Den GPS/Glonass Empfänger „Orion – 14C8009“ erhielten wir vom „Forschungszentrum für Trophäen- und Prospektionswaffen und militärische Ausrüstung“, also der Stelle der ukrainischen Armee, welche erbeutete Waffen erforscht. Ihre Ergebnisse sind geheim, wir müssen also selber das Gerät ansehen. Zum Glück konnte dieses Gerät wieder aktiviert und nach einigen Versuchen gestartet werden. 

Den Empfänger gibt es in zwei Versionen: TDTSK.461513.104 und TDTSK.461513.104-01. Viele Zahlen und Buchstaben wie immer bei militärischen Geräten. Der wichtige Unterschied: Letzteres kann die hochpräzisen militärischen Positionsdaten des russischen GLONASS System verarbeiten. Damit sollte es auf weniger als einen Meter genau sein. Bei Tests konnten wir diese Größenordnung bestätigen. 

5.952km bis „nach Hause“

Das Gerät hütete noch einige Daten, welche ebenfalls sehr aufschlussreich waren. Der „zu Hause“ Punkt lag 5.952 km von unserem Büro.

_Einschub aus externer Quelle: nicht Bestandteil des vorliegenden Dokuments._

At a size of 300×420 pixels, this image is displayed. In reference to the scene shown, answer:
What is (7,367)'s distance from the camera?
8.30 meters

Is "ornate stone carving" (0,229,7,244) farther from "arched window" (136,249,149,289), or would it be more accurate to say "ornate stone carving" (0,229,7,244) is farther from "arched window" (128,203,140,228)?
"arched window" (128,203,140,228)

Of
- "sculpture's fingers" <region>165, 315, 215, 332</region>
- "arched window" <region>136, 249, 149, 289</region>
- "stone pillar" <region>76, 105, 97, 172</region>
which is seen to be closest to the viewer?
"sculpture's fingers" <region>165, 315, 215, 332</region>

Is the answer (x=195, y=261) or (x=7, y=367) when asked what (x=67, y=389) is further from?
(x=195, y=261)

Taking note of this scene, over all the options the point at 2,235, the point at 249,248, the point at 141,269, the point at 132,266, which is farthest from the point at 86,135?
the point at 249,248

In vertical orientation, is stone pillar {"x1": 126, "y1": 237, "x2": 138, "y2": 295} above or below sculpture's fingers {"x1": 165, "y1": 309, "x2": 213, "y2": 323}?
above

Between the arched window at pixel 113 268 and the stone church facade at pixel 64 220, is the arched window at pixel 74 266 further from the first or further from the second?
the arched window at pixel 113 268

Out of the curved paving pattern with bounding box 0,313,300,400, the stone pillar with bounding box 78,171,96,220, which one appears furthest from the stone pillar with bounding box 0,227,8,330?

Zieht man einen Kreis mit diesem Radius von dort aus, so kommt man direkt durch die Stadt Ulan Ute in der russischen Republik Buratjen. Diese grenzt an die Mongolei, hat nicht einmal eine Million Einwohner und das Bruttoinlandsprodukt pro Person beträgt rund 3.400 € im Jahr. Eine der armen Gegenden der Russischen Föderation, niedriger Bildungsstand, schlechte Infrastruktur. Einer der wenigen sicheren Arbeitgeber ist die Regierung, viele gehen zum Militär. Dort gibt es einige große Panzereinheiten, welche veraltetes Material verwalten. Oft stammt es noch aus der Sowjetunion. 

Was 5.952 weit weg liegt

Die weiteren Wegpunkte auf dem GPS-Gerät sammeln sich um den Ort Tscheljabinsk, knapp viertausend Kilometer westlich von Ulan Ude. Es scheint, als habe der Panzerfahrer dort sein Training absolviert. Auch die Stadt Tscheljabinsk ist für ihre Panzerschule berühmt – so sehr, dass es auf AliExpress die passenden Autoaufkleber gibt. 

Ein grobes Bild

Nun ergibt sich ein grobes Bild von dem, was vorgefallen ist und dem, was man erwarten kann. Ein modernes Militärgerät, ein Panzerfahrer, der Weg in die Ukraine. Unsere Hoffnung, auf sehr spannende Details zu stoßen, war dementsprechend hoch. Oder finden wir am Ende gar nichts von Belang? Und das nach vielen Stunden Analyse-Versuchen mit diesem kleinen Gerät?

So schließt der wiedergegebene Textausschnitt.